Dış borçlar öylesine artmış, faizlerinin bile ödenemediği miktarlara ulaşmıştı. Alacaklı ülkeler Türkiye’ye ekonomik baskı uyguladılar (4 ağustos 1958) – Osmanlıya son döneminde ‘Düyunu Umumiye’ idaresince uygulanan, ekonomisine elkonulmasına benzer bir durum: Türk parasının değeri düşürüldü, enflasyon patladı, işsizlik büyüdü, iflaslar arttı, ithalat durdu (tiryakiler kavrulmuş nohutu kahve niyetine içer oldular). 

Ekonomi sektöründen, basından, üniversitelerden, kısaca halkın birçok kesiminden yükselen tepkiler Demokrat Partiyi bu defa, çareyi seçime gitmekte değil, baskı rejimi kurma arayışlarına yöneltti.
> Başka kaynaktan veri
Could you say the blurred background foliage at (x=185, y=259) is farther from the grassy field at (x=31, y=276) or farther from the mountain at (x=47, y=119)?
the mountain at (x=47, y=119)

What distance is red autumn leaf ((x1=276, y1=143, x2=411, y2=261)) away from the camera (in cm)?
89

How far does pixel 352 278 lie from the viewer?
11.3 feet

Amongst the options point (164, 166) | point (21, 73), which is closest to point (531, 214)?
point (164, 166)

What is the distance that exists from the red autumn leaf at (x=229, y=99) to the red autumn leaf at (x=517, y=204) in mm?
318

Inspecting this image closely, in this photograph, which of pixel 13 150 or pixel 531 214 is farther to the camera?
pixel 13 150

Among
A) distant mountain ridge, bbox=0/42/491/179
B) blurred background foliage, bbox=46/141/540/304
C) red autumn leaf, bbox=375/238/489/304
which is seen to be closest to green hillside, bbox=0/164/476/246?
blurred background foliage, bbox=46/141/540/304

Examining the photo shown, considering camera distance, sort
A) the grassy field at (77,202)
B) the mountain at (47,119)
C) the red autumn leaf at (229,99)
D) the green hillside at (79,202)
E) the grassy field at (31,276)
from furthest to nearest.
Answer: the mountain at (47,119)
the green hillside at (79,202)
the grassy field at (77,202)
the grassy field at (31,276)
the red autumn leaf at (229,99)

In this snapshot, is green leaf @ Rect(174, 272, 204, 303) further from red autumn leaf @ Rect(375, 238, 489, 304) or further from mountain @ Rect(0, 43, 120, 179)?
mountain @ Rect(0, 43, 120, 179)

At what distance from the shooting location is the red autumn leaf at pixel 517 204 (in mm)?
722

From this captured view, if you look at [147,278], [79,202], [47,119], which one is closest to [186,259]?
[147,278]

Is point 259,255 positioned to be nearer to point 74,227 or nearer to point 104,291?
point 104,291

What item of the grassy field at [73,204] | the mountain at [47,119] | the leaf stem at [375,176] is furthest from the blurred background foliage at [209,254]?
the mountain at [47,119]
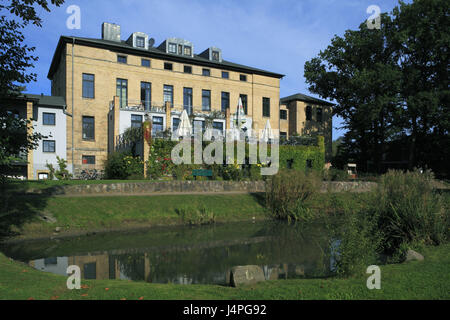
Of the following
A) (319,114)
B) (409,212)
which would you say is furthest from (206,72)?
(409,212)

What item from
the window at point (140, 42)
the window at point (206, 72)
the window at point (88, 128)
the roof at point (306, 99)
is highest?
the window at point (140, 42)

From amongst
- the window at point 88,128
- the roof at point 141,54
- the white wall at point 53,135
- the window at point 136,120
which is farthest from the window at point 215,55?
the white wall at point 53,135

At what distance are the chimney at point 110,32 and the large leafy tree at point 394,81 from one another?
2388 centimetres

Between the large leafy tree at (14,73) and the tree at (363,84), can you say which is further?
the tree at (363,84)

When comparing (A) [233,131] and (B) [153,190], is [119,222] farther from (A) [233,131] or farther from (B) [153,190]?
(A) [233,131]

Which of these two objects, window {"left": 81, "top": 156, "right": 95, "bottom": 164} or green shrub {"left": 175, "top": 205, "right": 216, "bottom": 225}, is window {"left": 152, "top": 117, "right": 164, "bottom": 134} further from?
green shrub {"left": 175, "top": 205, "right": 216, "bottom": 225}

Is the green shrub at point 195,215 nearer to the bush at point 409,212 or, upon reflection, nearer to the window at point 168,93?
the bush at point 409,212

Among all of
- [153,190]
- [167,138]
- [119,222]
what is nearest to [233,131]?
[167,138]

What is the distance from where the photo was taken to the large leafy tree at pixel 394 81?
32.4m

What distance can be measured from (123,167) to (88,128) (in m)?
10.8

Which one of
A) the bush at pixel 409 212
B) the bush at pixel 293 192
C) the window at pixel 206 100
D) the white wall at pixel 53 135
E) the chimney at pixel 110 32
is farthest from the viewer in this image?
the window at pixel 206 100

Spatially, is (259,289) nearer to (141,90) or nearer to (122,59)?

Basın, radyolar propaganda aracı olarak kullanılıyor, muhalif yazarlar, düşünürler cezalandırılıyordu. Muhalefetin üstesinden gelebilmek için kullanılan bu baskılar yetmeğince, iktidar ‘bizden olanlar ve olmayanlar’ olarak halkı ikiye böldü ve bir partizanlar cephesi kurdu ‘Vatan Cephesi’. ‘Vatan Cephesi’ni seçenlerin adları bir bir radyolardan halka duyuruluyor, bunlar korunuyordu. CHPmilletvekillerinin ve parti başkanının yurt içi gezileri, iktidarın çıkardığı zorluklar ve ‘Vatan Cephe’liler tarafından fiilen engelleniyordu. Bir defasında, CHP lideri İsmet İnönü Vatan Cepheliler tarafından öldürülmekten son anda kurtarılabilmiş, ölümden dönmüştü. 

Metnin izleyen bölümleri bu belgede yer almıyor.